Referring now to the drawings, wherein like reference numerals designate identical or corresponding parts throughout the several views, in the combined power plant shown schematically in FIG. 1 ambient air 1 is drawn in and passed through a filter system into the compressor 2 of the gas turbine 3. The air is compressed in the compressor 2, then mixed with fuel 4 and burned in the combustion chamber 5. The resulting combustion gases drive the gas turbine 3. Electric energy is produced by the generator 6 coupled to the gas turbine 3.

The hot exhaust gases 7 of the gas turbine 3 pass via the exhaust-gas duct into the waste-heat boiler 8. Most of the heat still present is removed from them there and transferred to a water/steam circuit before they pass into the atmosphere through a stack.

The waste-heat boiler 8 consists of various heat-exchanger sections 9. First of all the water is heated in the economizer almost up to the saturation temperature. It is then converted into steam in the evaporator. The saturated steam is then heated further in the superheater. The live steam obtained now passes via a high-pressure steam line 10 into the high-pressure (HP) steam turbine 11, where it is partly expanded.

The partly expanded steam now passes via an exhaust-steam line 12 into the reheater 13, is heated there and directed via the line 14 into the separate low-pressure (LP) turbine section 15. Thermal energy is converted into mechanical energy in the HP and LP turbine 11, 15, the steam turbine in turn being coupled to a generator 16, which generates current.

After leaving the separate LP turbine section 15, the exhaust steam is converted into water in a condenser 17. The water is passed into the feedwater tank (not shown here), in which the non-condensable gases are also removed. Via feedwater pumps (likewise not shown in FIG. 1), the water is fed back under pressure into the waste-heat boiler 8.

According to the invention, a bypass line 18 branches off from the exhaust-steam line 12 leading to the reheater 13, which bypass line 18 extends directly to the inlet of the LP turbine 15 so that cooler exhaust steam can be admitted to the separate LP turbine section in the starting and run-up phase.

In the run-up phase, at least some of the exhaust steam is directed from the HP turbine 11 via the bypass line 18 directly into the LP turbine 15. The rest of the exhaust steam is directed into the reheater 13 and heated there before it is fed to the LP turbine 15. The mixing of the two flows may be effected in this case upstream of the LP turbine 15 or directly at the inlet to the turbine 15.

The bypass 18 is opened via a regulating valve 19. The opening may be matched to the state of the steam turbine before and during starting in order to guarantee optimum run-up. Thus, during a cold start for example, when the steam turbine is at room temperature, the separate LP turbine section 15 is run up with relatively cool steam, e.g. at 300°C, since otherwise the state of stress is too high. Here, therefore, in the starting phase, the entire exhaust-steam flow from the HP turbine 11 is directed via the bypass line 18 and is fed to the reheater 13 only after the run-up phase.

__Listed records__.
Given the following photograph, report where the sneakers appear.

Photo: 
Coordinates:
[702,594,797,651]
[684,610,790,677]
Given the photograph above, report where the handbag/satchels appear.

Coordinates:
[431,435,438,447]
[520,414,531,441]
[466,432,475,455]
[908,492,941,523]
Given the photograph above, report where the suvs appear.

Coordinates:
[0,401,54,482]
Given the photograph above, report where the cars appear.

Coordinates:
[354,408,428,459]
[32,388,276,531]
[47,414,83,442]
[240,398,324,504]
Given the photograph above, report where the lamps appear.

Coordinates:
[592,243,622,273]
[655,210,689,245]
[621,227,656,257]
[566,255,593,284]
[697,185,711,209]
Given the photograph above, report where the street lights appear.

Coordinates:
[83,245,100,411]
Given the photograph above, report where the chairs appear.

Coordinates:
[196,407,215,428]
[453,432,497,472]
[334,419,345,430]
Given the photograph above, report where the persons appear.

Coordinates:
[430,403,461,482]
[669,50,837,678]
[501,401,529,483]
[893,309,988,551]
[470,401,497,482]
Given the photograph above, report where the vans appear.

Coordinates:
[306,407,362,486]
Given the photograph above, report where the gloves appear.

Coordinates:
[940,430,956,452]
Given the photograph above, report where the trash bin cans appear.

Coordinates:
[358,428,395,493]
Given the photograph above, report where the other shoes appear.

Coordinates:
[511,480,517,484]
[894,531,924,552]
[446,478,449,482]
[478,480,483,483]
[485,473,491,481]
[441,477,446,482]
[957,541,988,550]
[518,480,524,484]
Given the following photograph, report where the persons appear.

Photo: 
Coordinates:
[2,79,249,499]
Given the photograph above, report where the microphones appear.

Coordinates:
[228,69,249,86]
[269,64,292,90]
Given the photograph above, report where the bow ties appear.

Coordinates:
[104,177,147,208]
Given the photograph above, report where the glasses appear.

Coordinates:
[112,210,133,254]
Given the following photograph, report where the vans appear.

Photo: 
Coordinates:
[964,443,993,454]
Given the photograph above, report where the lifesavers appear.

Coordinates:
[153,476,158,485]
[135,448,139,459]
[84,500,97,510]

__Short problem 1__. In the power plant description, what component opens the bypass line 18?
__Short problem 2__. Using the power plant description, explain why the separate LP turbine section is run up with relatively cool steam during a cold start.

__Reply 1__. The regulating valve 19 opens it.

__Reply 2__. During a cold start the steam turbine is at room temperature, and hotter steam would make the state of stress too high. The entire exhaust-steam flow from the HP turbine therefore goes through the bypass line 18 and reaches the reheater 13 only after the run-up phase.